The article “Behind Blue Skies: A Multi-Modal Automated Content Analysis of Islamic Extremist Propaganda on Instagram” contributes knowledge to the visual platform of Instagram through a research design that analyses multiple elements of the platform. This multi-method article studies hashtags, visuals, and text published by the German group Generation Islam over a 2-year period. They provide nuanced findings on how Instagram’s affordances are leveraged by extremist propagandists.
The article “Unpacking Multimodal Fact-Checking: Features and Engagement of Fact-Checking Videos on Chinese TikTok (Douyin)” engages with the factors that make fact checking interventions, which are a critical part of the fight against misinformation, successful and engaging for their audience.

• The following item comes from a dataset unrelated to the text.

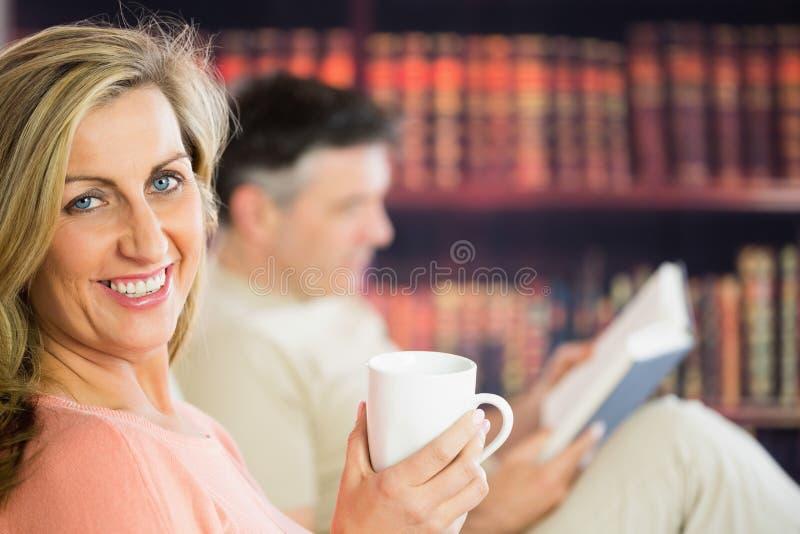Счастливое чтение пар и выпивая кофе в читальном зале стоковая фотография rf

The authors identify three types of fact checking video that appear to be particularly successful on a highly used Chinese social media platform.
Finally, social theories can also be used to develop computer programs. In the article “Developing Misinformation Immunity: How to Become Your Own Fact-Checker in a Human Computer Interaction Environment,” the authors describe how computer chatbots can be designed to inoculate against misinformation. To build such a program, it requires an understanding of Fallacy Theory, gamification, and the users’ experience with the chatbot. This article highlights how social theory can be entwined with computer design, resulting in a potential solution to misinformation.
In summary, we feel the articles in the special issue offer a wide ranging overview of just how many different ways the problem of mis/disinformation is being currently tackled within academia, and highlight the need to promote more cross-cutting dialogue and discussion to truly address what remains an immense societal challenge.
Footnotes
Declaration of Conflicting Interests
The author(s) declared no potential conflicts of interest with respect to the research, authorship, and/or publication of this article.
Funding
The author(s) received no financial support for the research, authorship, and/or publication of this article.